<<<<
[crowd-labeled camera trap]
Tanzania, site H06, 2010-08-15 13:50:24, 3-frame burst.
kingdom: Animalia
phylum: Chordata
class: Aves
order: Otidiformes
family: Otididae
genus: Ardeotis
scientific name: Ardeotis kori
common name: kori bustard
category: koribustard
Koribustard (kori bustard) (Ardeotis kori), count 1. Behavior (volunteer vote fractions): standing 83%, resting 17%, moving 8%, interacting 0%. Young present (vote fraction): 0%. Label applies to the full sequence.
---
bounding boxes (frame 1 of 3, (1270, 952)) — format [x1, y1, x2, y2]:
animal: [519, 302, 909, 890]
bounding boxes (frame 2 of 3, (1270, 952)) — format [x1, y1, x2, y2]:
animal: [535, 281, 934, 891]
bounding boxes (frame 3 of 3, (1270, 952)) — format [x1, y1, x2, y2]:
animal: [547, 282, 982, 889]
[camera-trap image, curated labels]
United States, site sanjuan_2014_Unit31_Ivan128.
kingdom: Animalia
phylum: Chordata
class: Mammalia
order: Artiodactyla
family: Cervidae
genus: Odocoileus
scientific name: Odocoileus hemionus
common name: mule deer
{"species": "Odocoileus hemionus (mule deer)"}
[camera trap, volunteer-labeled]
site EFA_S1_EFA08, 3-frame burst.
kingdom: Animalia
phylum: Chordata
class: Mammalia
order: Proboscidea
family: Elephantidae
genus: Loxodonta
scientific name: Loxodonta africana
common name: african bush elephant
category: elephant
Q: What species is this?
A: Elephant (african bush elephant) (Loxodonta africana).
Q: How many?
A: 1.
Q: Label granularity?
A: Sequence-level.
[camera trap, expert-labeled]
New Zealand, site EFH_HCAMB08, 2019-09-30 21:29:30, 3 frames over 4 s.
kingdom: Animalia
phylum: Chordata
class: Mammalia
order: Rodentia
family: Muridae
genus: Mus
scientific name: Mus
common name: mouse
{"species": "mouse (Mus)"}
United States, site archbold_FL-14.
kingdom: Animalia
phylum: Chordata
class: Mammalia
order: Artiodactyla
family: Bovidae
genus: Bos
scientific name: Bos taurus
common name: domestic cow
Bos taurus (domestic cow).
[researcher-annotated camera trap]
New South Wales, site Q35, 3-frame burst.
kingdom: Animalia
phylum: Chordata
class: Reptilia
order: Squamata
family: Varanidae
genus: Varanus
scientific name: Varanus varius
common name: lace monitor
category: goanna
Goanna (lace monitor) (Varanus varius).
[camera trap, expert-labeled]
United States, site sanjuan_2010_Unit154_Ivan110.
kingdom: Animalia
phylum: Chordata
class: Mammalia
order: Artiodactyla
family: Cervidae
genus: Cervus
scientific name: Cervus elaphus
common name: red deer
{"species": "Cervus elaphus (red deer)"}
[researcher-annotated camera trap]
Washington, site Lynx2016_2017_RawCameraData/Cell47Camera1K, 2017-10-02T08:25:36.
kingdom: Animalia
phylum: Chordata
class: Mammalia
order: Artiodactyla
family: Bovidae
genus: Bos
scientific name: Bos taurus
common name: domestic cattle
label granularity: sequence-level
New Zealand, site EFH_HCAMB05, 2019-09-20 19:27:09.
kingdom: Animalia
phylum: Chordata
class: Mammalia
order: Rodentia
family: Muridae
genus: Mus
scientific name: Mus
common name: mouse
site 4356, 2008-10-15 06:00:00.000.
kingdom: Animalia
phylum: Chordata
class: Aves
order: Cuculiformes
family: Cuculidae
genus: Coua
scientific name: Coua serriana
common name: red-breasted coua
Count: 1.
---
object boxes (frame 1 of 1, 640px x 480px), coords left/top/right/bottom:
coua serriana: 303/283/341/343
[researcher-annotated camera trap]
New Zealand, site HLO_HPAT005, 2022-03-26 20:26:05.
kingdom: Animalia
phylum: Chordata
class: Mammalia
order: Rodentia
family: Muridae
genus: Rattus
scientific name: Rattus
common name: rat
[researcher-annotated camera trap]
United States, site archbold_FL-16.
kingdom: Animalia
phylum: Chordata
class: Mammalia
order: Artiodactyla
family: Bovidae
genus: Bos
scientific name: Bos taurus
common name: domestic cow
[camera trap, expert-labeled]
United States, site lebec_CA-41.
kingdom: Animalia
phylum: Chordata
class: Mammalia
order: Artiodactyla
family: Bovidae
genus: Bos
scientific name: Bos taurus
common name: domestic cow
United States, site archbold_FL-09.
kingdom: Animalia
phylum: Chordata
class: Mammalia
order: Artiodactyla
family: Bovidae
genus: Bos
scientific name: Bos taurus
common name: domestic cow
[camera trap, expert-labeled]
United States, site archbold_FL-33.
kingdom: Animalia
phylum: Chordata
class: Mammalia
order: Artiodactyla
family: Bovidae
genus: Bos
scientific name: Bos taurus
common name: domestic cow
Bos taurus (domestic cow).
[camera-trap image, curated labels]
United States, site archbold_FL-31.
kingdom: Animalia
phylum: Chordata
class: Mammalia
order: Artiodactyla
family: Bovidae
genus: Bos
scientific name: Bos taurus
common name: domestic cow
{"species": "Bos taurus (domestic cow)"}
>>>>
What you return must match the records exactly, down to the last line.

[crowd-labeled camera trap]
Tanzania, site H06, 2010-08-15 13:50:24, 3-frame burst.
kingdom: Animalia
phylum: Chordata
class: Aves
order: Otidiformes
family: Otididae
genus: Ardeotis
scientific name: Ardeotis kori
common name: kori bustard
category: koribustard
Koribustard (kori bustard) (Ardeotis kori), count 1. Behavior (volunteer vote fractions): standing 83%, resting 17%, moving 8%, interacting 0%. Young present (vote fraction): 0%. Label applies to the full sequence.
---
bounding boxes (frame 1 of 3, (1270, 952)) — format [x1, y1, x2, y2]:
animal: [519, 302, 909, 890]
bounding boxes (frame 2 of 3, (1270, 952)) — format [x1, y1, x2, y2]:
animal: [535, 281, 934, 891]
bounding boxes (frame 3 of 3, (1270, 952)) — format [x1, y1, x2, y2]:
animal: [547, 282, 982, 889]
[camera-trap image, curated labels]
United States, site sanjuan_2014_Unit31_Ivan128.
kingdom: Animalia
phylum: Chordata
class: Mammalia
order: Artiodactyla
family: Cervidae
genus: Odocoileus
scientific name: Odocoileus hemionus
common name: mule deer
{"species": "Odocoileus hemionus (mule deer)"}
[camera trap, volunteer-labeled]
site EFA_S1_EFA08, 3-frame burst.
kingdom: Animalia
phylum: Chordata
class: Mammalia
order: Proboscidea
family: Elephantidae
genus: Loxodonta
scientific name: Loxodonta africana
common name: african bush elephant
category: elephant
Q: What species is this?
A: Elephant (african bush elephant) (Loxodonta africana).
Q: How many?
A: 1.
Q: Label granularity?
A: Sequence-level.
[camera trap, expert-labeled]
New Zealand, site EFH_HCAMB08, 2019-09-30 21:29:30, 3 frames over 4 s.
kingdom: Animalia
phylum: Chordata
class: Mammalia
order: Rodentia
family: Muridae
genus: Mus
scientific name: Mus
common name: mouse
{"species": "mouse (Mus)"}
United States, site archbold_FL-14.
kingdom: Animalia
phylum: Chordata
class: Mammalia
order: Artiodactyla
family: Bovidae
genus: Bos
scientific name: Bos taurus
common name: domestic cow
Bos taurus (domestic cow).
[researcher-annotated camera trap]
New South Wales, site Q35, 3-frame burst.
kingdom: Animalia
phylum: Chordata
class: Reptilia
order: Squamata
family: Varanidae
genus: Varanus
scientific name: Varanus varius
common name: lace monitor
category: goanna
Goanna (lace monitor) (Varanus varius).
[camera trap, expert-labeled]
United States, site sanjuan_2010_Unit154_Ivan110.
kingdom: Animalia
phylum: Chordata
class: Mammalia
order: Artiodactyla
family: Cervidae
genus: Cervus
scientific name: Cervus elaphus
common name: red deer
{"species": "Cervus elaphus (red deer)"}
[researcher-annotated camera trap]
Washington, site Lynx2016_2017_RawCameraData/Cell47Camera1K, 2017-10-02T08:25:36.
kingdom: Animalia
phylum: Chordata
class: Mammalia
order: Artiodactyla
family: Bovidae
genus: Bos
scientific name: Bos taurus
common name: domestic cattle
label granularity: sequence-level
New Zealand, site EFH_HCAMB05, 2019-09-20 19:27:09.
kingdom: Animalia
phylum: Chordata
class: Mammalia
order: Rodentia
family: Muridae
genus: Mus
scientific name: Mus
common name: mouse
site 4356, 2008-10-15 06:00:00.000.
kingdom: Animalia
phylum: Chordata
class: Aves
order: Cuculiformes
family: Cuculidae
genus: Coua
scientific name: Coua serriana
common name: red-breasted coua
Count: 1.
---
object boxes (frame 1 of 1, 640px x 480px), coords left/top/right/bottom:
coua serriana: 303/283/341/343
[researcher-annotated camera trap]
New Zealand, site HLO_HPAT005, 2022-03-26 20:26:05.
kingdom: Animalia
phylum: Chordata
class: Mammalia
order: Rodentia
family: Muridae
genus: Rattus
scientific name: Rattus
common name: rat
[researcher-annotated camera trap]
United States, site archbold_FL-16.
kingdom: Animalia
phylum: Chordata
class: Mammalia
order: Artiodactyla
family: Bovidae
genus: Bos
scientific name: Bos taurus
common name: domestic cow
[camera trap, expert-labeled]
United States, site lebec_CA-41.
kingdom: Animalia
phylum: Chordata
class: Mammalia
order: Artiodactyla
family: Bovidae
genus: Bos
scientific name: Bos taurus
common name: domestic cow
United States, site archbold_FL-09.
kingdom: Animalia
phylum: Chordata
class: Mammalia
order: Artiodactyla
family: Bovidae
genus: Bos
scientific name: Bos taurus
common name: domestic cow
[camera trap, expert-labeled]
United States, site archbold_FL-33.
kingdom: Animalia
phylum: Chordata
class: Mammalia
order: Artiodactyla
family: Bovidae
genus: Bos
scientific name: Bos taurus
common name: domestic cow
Bos taurus (domestic cow).
[camera-trap image, curated labels]
United States, site archbold_FL-31.
kingdom: Animalia
phylum: Chordata
class: Mammalia
order: Artiodactyla
family: Bovidae
genus: Bos
scientific name: Bos taurus
common name: domestic cow
{"species": "Bos taurus (domestic cow)"}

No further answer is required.